• Liste des tâches:
**a)** D'après le texte sur Pooya Abbasian, de quelles disciplines l'artiste est-il issu ?
**b)** Prolongez, s'il vous plaît, le texte sur Pooya Abbasian à partir de sa dernière phrase.

• Extrait:

Pooya Abbasian — En questions
Issu du dessin et de l’illustration, Pooya Abbasian (1985) poursuit à travers la vidéo, la photographie et l’installation la rémanence de l’empreinte pour explorer marges et frontières en tenant entre elles les contradictions de formes et les ambiguïtés de sens. Langues, nature et signes urbains composent dans son œuvre une triade indissociable dont la gémellité redessine, à travers l’expression de vies qui nous jouxtent, notre rapport à l’espace et à l’autre.
Comment en êtes-vous arrivé à l’art et quel a été votre parcours jusqu’ici ?

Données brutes

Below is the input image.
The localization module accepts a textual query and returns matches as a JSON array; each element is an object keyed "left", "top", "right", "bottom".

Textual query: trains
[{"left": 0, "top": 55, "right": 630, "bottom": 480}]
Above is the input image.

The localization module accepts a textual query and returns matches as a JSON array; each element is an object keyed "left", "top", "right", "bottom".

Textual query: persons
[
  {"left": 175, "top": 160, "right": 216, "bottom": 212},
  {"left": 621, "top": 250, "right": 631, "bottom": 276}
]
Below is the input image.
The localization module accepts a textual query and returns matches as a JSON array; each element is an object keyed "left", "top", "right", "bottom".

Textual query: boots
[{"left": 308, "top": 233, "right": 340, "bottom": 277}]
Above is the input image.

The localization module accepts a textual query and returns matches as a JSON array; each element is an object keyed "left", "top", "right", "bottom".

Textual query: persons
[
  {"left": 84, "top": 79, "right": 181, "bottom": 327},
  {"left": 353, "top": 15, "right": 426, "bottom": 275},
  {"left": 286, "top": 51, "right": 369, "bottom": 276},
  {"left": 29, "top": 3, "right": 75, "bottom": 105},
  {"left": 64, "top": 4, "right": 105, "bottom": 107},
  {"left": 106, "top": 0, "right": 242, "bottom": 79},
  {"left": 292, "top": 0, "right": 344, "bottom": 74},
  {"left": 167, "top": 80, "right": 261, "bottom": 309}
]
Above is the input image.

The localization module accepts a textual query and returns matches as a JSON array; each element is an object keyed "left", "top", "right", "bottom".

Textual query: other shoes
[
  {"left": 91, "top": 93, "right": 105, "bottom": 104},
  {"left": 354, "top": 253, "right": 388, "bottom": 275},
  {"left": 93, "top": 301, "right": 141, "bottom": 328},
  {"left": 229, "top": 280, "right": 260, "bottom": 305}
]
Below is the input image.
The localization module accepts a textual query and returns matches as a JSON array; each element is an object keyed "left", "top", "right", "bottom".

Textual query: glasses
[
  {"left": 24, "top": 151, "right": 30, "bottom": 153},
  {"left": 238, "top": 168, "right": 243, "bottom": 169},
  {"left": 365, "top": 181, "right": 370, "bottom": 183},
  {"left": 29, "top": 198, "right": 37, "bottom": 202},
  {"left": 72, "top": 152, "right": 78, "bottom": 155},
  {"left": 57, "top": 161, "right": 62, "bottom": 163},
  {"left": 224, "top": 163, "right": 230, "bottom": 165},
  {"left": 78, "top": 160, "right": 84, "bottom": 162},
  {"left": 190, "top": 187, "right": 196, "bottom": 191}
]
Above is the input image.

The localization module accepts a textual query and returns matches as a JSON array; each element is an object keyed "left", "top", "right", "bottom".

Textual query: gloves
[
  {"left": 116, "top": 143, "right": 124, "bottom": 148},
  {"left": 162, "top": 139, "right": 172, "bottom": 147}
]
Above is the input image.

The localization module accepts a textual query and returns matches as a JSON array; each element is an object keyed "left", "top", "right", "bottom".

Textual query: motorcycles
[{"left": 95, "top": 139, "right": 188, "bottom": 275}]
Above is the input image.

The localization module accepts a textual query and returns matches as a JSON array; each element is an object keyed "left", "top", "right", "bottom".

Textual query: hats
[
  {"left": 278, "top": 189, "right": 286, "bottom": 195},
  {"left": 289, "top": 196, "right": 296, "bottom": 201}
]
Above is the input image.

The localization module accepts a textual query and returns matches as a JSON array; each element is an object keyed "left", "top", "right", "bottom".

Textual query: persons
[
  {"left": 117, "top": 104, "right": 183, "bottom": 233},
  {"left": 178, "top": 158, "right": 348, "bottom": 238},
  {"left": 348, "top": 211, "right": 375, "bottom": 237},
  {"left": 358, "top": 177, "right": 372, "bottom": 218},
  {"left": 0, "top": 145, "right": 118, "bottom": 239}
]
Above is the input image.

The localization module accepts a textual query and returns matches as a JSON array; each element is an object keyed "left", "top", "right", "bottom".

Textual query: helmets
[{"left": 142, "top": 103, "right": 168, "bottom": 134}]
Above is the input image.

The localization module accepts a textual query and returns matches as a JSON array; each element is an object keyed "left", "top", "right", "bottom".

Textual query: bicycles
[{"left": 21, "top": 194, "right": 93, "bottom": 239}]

• Liste des réponses:
**a)** Du dessin et de l'illustration.

**b)**
Pooya Abbasian : Par le dessin. Je ne sais pas vraiment comment, mais c’était une envie évidente depuis l’enfance de devenir peintre. C’était presque une fantasmagorie pour moi, je ne savais même pas que cela existait réellement, être artiste. Pendant longtemps, j’étais persuadé que c’était impossible. Personne dans ma famille ni autour de moi n’était artiste et, en plus, mes parents l’interdisaient. Cependant, à 16 ans, j’ai eu un accident qui m’a contraint à ne pas pouvoir marcher pendant un an. Pendant cette période, je n’ai fait que dessiner et c’est là que mon envie d’art est devenue une évidence. L’année suivante, j’ai réussi à convaincre mes parents, en leur montrant qu’avec le graphisme, le film d’animation je pouvais également envisager un avenir financier. Parallèlement, j’ai commencé à exposer. Mon “billet d’entrée” dans ces expositions, c’était le dessin, puis, je me suis intéressé à l’auto-exotisme chez les artistes du Moyen-Orient qui cherchaient à plaire à l’Occident. Le dessin a alors pris une dimension d’installation et de critique sociale. L’immigration en 2011 en France m’a poussé à déconstruire tout ce que je faisais en Iran, et mon travail a évolué vers ce qu’il est aujourd’hui. Cette dynamique de construire, déconstruire et reconstruire est devenue le cœur de mon travail.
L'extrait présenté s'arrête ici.